凄い自転車をお預かりしています。
サンプレックスのフォーク式リヤディレーラーが付いています。
この変速機はCAMBIO工房さん発行の変速機データブックによると「セレクション」と言う名称で1930年代製との事です。変速機の年代=自転車の製造年では無い事もあると思いますが、80年程度は前に作られた物である可能性が高いでしょう。
もう博物館レベルの自転車ですね。先日見学したシマノ自転車博物館にも、形は若干違いますがこの変速機を装着した自転車が展示されていました。
フォーク取り付け部が異なるのと、テンションプーリーがこちらは丸です。
で、取り敢えず変速機の状態を確認した所、テンションアームの取付けがグラグラでまともにテンションが取れず変速できません。取付ナットを締め込むとアームが動かなくなります。分解した所、ワッシャーが一枚アームの反対側に入っていてしまっています。
シャフトは段付きに成っていてナット締付力を段差+ワッシャーで受けて、ナットをきつく締めてもアームは自由に動ける構造ですが、これを組み立てた人はその構造が理解できなかったようです。
私ももちろんこの変速機を弄るのは初めてですが、部品の形状の意味を考えれば割合簡単に組み立てられる変速機です。(済みません、写真は撮ってません)
アームのぐら付きは改善されたのですが、テンションプーリーもグラグラでチェーン外れ防止のガイドに当たってしまい、ガラガラとうるさい音が出ています。
プーリーを分解した所、ベアリングの径が小さくて玉押しを一杯に締め込んでもグラグラが直りません。実測直径2.84mmと規格の分からない謎の小玉です。
ダメもとで1/8インチ玉(Φ3.175mm)を入れて見た所、左右の玉押しが面一に成るまで締め込むとガタが消える締め具合でサイズ的にピッタリです。但し数が14個なのが気に成りますが、グラグラしているよりはましです。ベアリングの数は偶数の場合は同じ位置に居続けるので良くないと聞いた事が有ります。奇数だとプリ―の回転と反対向きに球が移動するのだとか。

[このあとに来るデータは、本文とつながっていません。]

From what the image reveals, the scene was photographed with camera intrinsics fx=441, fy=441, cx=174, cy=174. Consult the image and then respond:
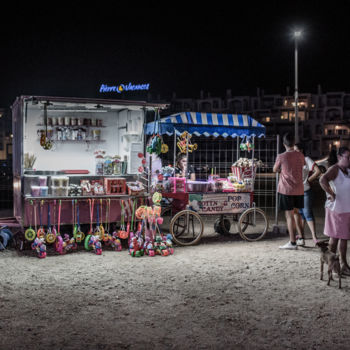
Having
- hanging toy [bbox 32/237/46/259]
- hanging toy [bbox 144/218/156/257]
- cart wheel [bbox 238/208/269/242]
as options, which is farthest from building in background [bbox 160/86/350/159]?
hanging toy [bbox 32/237/46/259]

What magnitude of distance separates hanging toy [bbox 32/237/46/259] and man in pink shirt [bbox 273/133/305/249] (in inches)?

このプーリー部は結構シビアな寸法設定で、チェーンラインを守るとクランク、プーリー取付ナット、外れ防止ガイドが隙間1mmも無い位の設定に成ります。
写真は角度の関係で当たっているように見えますが実際には隙間は有り、異音は出ていません。
使うクランクによってはもう少し隙間が出ると思いますが、このクランクはギヤとの隙間がとても狭い設定の物です。
フォーク部分も取り付け位置が悪くうまく変速できませんでしたが、なるべくスプロケットに近い位置(トップギヤに入れた時にフォークの付け根とチェーンが当たらないぎりぎり)にした所、何とか変速できるようになりました。
所でこの変速レバーは台座側にスリットがあり、レバーの板状突起が嵌まる様になっています。
調整の初期はここが嵌まった時に変速する設定に調整しようと思いましたが、それでは全く変速してくれません。フォーク式は今の時代の変速機では信じられない位のオーバーストロークを必要とします。
つまり変速時はレバーをスリットよりも大きく倒します(上の写真)
するとフォークはチェーンを強く押します。
この写真はロー側へ押しています(右から左へ)。そしてチェーンはローギヤ(写真左側)へ掛かるのですが、そのままの位置ではフォークとチェーンは接触したままでガラガラとうるさい音がします。
そこでレバーを操作してスリットにレバーを嵌めると
フォークの位置がチェーンと当らない場所に移動して止まるので異音が消えます。
レバー台座のスリットは見た目がフェラーリのシフトの様ですが、目的は変速のインデックスでは無く、チェーンに当たらないフォークの位置決めの為でした(このシフトレバーはフリクションで止まる様に出来ていないので、スリットに嵌めないと変速機に引っ張られて倒れてしまう)。
以上の整備で変速できるようになりました。変速性能は思ったよりも悪くないです。街乗りでは変速に気を取られ走行に支障をきたす(ながらスマホレベルの)かなと思っていましたがそこまで悪くは無さそうです。考えて見れば現行のフロントディレーラーもフォーク式ですから・・・。
でも、これでサイクリングをしたいとは絶対に思えません。
ブレーキを修理して外を走れるように成ったらまたUPします。